<<<<
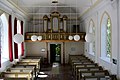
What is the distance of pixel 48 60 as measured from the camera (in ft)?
66.7

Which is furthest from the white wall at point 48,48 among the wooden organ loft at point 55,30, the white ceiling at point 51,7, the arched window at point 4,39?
the arched window at point 4,39

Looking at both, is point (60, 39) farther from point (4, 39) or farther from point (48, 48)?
point (4, 39)

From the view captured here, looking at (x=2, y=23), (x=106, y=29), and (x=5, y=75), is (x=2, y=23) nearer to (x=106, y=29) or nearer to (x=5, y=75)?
(x=5, y=75)

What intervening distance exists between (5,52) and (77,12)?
9983 millimetres

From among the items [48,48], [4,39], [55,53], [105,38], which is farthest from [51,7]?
[105,38]

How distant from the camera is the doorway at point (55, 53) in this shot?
21.3m

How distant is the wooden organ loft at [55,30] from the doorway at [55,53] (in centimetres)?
282

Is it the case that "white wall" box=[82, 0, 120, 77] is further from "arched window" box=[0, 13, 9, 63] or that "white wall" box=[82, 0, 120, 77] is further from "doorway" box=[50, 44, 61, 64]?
"doorway" box=[50, 44, 61, 64]

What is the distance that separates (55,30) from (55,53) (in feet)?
12.2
>>>>
● Given instruction
Copy the lines above word for word, starting at the line that contains "Is it the case" and ending with the last of the lines.

● The response
Is it the case that "white wall" box=[82, 0, 120, 77] is further from "arched window" box=[0, 13, 9, 63] or that "white wall" box=[82, 0, 120, 77] is further from "doorway" box=[50, 44, 61, 64]?
"doorway" box=[50, 44, 61, 64]

What is the distance that separates (55,30) from (55,53) (in feet)?
12.2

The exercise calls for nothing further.